服务端调用 executeQuery 来处理client发送的Query,执行后的结果保存在state这个结构体的io成员中。
每一条Query都会对应一个state结构体,记录了这条Query的id,处理状态,压缩算法,Query的文本和Query所处理数据对应的IO流等元信息。
然后服务端调用 processOrdinaryQuery 等方法把输出流结果封装成异步的IO流,发送到回client。
解析请求(Parser)
词法分析和语法分析的核心逻辑可以在parseQuery.cpp的 tryParseQuery 中一览无余。
该函数利用lexer将扫描Query字符流,将其分割为一个个的Token, token_iterator 即一个Token流迭代器,然后parser再对Token流进行解析生成AST抽象语法树。
ASTPtr tryParseQuery()
{
//Token为lexer词法分析后的基本单位,词法分析后生成的是Token流
Tokens tokens(pos, end, max_query_size);
IParser::Pos token_iterator(tokens);
ASTPtr res;
//Token流经过语法分析生成AST抽象语法树
bool parse_res = parser.parse(token_iterator, res, expected);
return res;
}
bool ParserQuery::parseImpl(Pos & pos, ASTPtr & node, Expected & expected)
{
ParserQueryWithOutput query_with_output_p(enable_explain);
ParserInsertQuery insert_p(end);
ParserUseQuery use_p;
ParserSetQuery set_p;
ParserSystemQuery system_p;
bool res = query_with_output_p.parse(pos, node, expected)

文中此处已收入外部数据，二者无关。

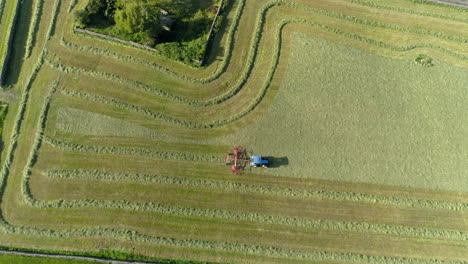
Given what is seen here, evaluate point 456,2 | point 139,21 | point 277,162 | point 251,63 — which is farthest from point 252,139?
point 456,2

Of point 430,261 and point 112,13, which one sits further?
point 112,13

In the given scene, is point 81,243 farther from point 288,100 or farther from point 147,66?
point 288,100

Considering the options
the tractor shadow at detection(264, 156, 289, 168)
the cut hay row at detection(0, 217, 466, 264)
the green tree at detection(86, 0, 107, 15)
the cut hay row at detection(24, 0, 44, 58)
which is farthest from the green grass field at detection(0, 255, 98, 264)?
the green tree at detection(86, 0, 107, 15)

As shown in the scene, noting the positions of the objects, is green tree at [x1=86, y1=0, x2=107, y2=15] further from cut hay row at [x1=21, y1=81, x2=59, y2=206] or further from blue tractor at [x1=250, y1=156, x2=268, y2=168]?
blue tractor at [x1=250, y1=156, x2=268, y2=168]

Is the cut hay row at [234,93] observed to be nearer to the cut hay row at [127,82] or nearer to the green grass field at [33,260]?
the cut hay row at [127,82]

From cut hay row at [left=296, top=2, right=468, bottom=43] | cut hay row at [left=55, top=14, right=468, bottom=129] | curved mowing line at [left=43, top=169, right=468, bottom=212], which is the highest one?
cut hay row at [left=296, top=2, right=468, bottom=43]

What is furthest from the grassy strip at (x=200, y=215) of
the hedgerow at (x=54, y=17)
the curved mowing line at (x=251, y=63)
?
the hedgerow at (x=54, y=17)

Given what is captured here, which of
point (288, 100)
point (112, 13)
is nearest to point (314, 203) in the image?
point (288, 100)

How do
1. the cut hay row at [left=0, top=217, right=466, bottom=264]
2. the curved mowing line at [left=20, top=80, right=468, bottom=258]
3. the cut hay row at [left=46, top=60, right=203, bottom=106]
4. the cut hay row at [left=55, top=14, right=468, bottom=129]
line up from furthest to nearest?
the cut hay row at [left=46, top=60, right=203, bottom=106]
the cut hay row at [left=55, top=14, right=468, bottom=129]
the curved mowing line at [left=20, top=80, right=468, bottom=258]
the cut hay row at [left=0, top=217, right=466, bottom=264]
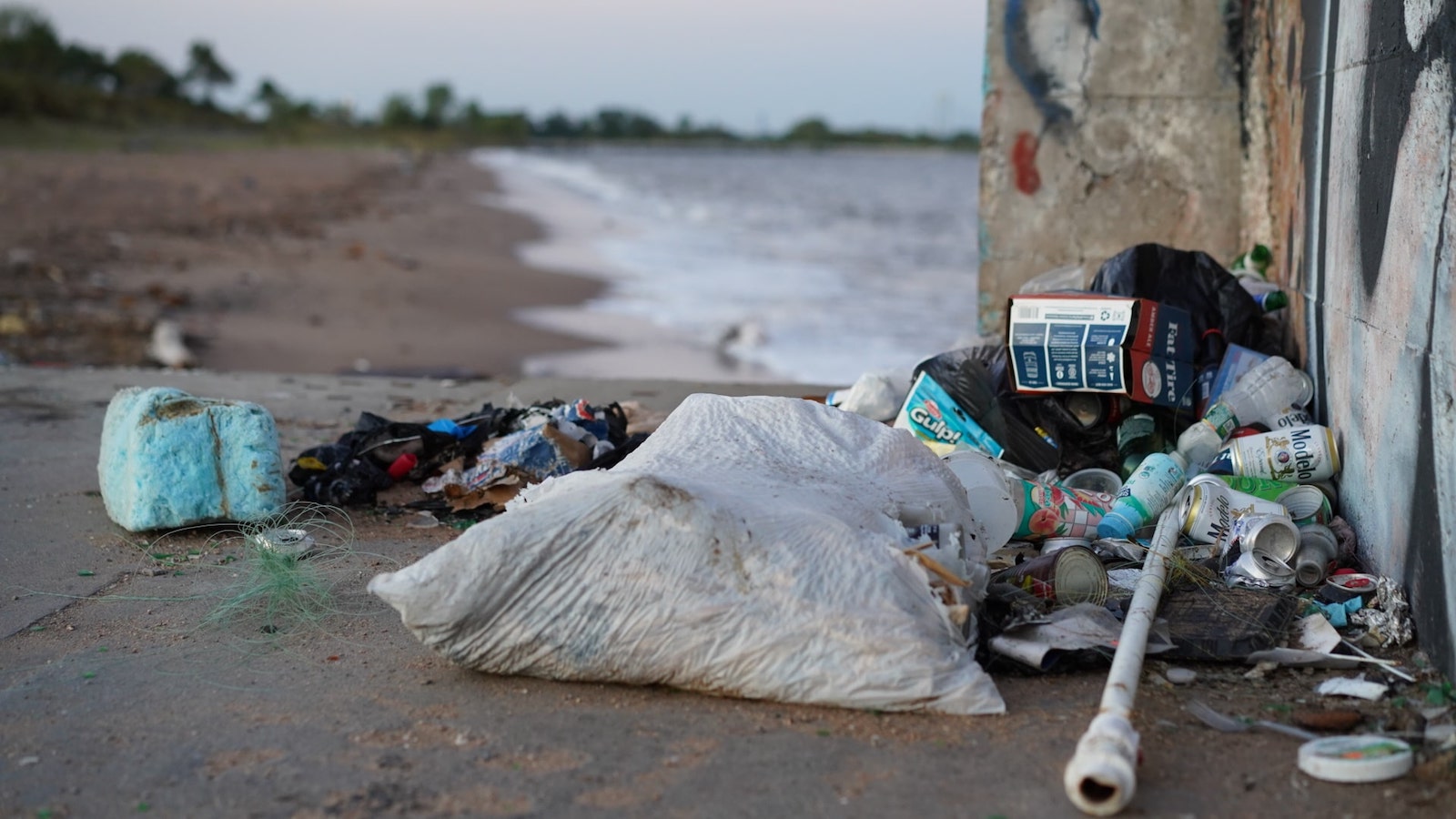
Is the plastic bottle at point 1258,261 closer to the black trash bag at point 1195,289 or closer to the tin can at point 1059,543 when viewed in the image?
the black trash bag at point 1195,289

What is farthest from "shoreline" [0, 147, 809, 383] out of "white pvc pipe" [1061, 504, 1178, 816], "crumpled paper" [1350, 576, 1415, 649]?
"white pvc pipe" [1061, 504, 1178, 816]

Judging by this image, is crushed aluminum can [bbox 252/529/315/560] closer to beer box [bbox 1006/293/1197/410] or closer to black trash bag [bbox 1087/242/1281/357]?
beer box [bbox 1006/293/1197/410]

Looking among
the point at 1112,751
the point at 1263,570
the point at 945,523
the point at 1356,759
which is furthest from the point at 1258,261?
the point at 1112,751

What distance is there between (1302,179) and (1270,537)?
6.18ft

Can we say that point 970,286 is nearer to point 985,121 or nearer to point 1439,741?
point 985,121

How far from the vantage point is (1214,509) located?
356cm

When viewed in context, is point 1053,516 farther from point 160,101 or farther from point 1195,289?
point 160,101

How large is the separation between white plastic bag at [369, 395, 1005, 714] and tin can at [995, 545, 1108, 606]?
602 millimetres

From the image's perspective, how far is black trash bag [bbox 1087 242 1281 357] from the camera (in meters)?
4.62

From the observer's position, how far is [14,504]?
423cm

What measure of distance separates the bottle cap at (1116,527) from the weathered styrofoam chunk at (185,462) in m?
2.66

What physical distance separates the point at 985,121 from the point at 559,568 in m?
4.41

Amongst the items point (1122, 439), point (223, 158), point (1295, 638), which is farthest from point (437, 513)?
point (223, 158)

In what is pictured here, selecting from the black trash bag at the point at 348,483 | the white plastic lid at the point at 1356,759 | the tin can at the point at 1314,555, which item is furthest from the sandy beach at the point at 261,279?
the white plastic lid at the point at 1356,759
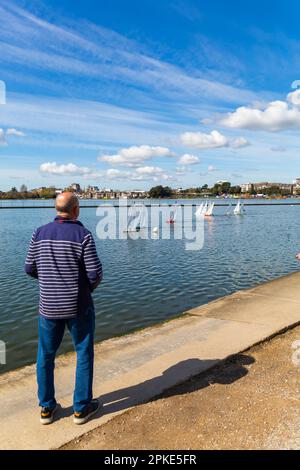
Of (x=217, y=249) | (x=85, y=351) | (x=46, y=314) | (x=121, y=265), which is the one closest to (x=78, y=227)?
(x=46, y=314)

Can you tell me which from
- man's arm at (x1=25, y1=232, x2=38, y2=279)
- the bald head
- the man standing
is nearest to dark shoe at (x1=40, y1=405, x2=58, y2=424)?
the man standing

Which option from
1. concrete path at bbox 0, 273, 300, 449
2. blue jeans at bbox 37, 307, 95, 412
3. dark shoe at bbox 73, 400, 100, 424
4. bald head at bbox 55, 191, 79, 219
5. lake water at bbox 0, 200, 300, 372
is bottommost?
lake water at bbox 0, 200, 300, 372

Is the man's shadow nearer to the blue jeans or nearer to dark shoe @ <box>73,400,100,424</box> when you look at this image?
dark shoe @ <box>73,400,100,424</box>

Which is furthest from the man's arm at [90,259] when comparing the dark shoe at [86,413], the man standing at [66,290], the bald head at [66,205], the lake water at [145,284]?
the lake water at [145,284]

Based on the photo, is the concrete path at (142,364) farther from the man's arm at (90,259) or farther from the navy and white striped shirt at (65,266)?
the man's arm at (90,259)

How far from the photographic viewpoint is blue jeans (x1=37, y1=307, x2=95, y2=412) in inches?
170

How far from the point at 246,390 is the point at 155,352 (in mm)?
1782

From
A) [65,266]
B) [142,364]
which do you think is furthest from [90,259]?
[142,364]

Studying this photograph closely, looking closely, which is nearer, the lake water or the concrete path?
the concrete path

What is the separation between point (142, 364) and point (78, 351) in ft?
5.77

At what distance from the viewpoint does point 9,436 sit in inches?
159

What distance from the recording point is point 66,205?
4.25 metres

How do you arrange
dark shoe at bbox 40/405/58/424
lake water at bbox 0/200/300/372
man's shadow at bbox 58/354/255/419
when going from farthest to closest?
lake water at bbox 0/200/300/372, man's shadow at bbox 58/354/255/419, dark shoe at bbox 40/405/58/424

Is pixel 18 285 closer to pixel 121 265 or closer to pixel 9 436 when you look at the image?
→ pixel 121 265
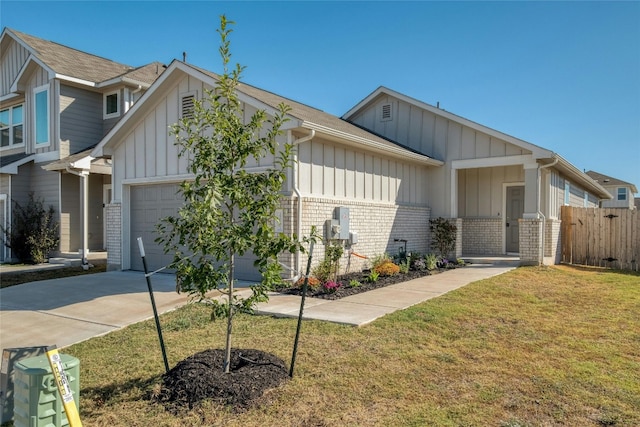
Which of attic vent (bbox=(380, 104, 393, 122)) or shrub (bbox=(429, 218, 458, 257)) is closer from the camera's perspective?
shrub (bbox=(429, 218, 458, 257))

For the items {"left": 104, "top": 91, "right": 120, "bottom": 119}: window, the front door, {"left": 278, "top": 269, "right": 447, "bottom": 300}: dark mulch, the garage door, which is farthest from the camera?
{"left": 104, "top": 91, "right": 120, "bottom": 119}: window

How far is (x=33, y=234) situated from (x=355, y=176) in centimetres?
1123

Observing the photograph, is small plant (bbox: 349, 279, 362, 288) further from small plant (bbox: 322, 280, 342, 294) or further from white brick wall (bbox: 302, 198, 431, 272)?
white brick wall (bbox: 302, 198, 431, 272)

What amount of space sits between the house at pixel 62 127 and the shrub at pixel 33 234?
30 cm

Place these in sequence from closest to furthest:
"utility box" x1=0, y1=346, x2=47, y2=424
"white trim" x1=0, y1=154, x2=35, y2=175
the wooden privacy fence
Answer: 1. "utility box" x1=0, y1=346, x2=47, y2=424
2. the wooden privacy fence
3. "white trim" x1=0, y1=154, x2=35, y2=175

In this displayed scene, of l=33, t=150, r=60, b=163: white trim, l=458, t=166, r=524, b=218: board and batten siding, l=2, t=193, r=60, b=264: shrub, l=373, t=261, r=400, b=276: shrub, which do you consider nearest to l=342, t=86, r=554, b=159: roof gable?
l=458, t=166, r=524, b=218: board and batten siding

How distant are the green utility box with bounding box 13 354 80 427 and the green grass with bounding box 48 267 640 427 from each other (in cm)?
39

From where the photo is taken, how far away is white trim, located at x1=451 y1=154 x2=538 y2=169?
12305 mm

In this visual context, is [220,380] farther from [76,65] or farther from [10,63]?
[10,63]

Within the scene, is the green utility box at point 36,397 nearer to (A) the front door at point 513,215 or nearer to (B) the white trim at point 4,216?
(A) the front door at point 513,215

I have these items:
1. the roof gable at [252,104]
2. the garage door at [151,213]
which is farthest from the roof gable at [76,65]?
the garage door at [151,213]

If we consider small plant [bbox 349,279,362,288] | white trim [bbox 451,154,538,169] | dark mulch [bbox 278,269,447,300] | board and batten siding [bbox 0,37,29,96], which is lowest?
dark mulch [bbox 278,269,447,300]

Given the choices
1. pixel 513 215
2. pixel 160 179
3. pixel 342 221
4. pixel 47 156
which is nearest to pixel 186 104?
pixel 160 179

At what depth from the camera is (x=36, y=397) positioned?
3.24 meters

|| insert_p.parse(pos, node, expected)
|| use_p.parse(pos, node, expected)
|| set_p.parse(pos, node, expected)
|| system_p.parse(pos, node, expected);
return res;
}
bool ParserSelectQuery::parseImpl(Pos & pos, ASTPtr & node, Expected & expected)
{
//创建AST树节点
auto select_query = std::make_shared<ASTSelectQuery>();
node = select_query;
//select语句中会出现的关键词
ParserKeyword s_select("SELECT");
ParserKeyword s_distinct("DISTINCT");
ParserKeyword s_from("FROM");
ParserKeyword s_prewhere("PREWHERE");
ParserKeyword s_where("WHERE");
ParserKeyword s_group_by("GROUP BY");
ParserKeyword s_with("WITH");
ParserKeyword s_totals("TOTALS");
ParserKeyword s_having("HAVING");
ParserKeyword s_order_by("ORDER BY");
ParserKeyword s_limit("LIMIT");
ParserKeyword s_settings("SETTINGS");
ParserKeyword s_by("BY");
ParserKeyword s_rollup("ROLLUP");
ParserKeyword s_cube("CUBE");
ParserKeyword s_top("TOP");
ParserKeyword s_with_ties("WITH TIES");
ParserKeyword s_offset("OFFSET");
//...
//依次对Token流爬取上述关键字
ParserTablesInSelectQuery().parse(pos, tables, expected)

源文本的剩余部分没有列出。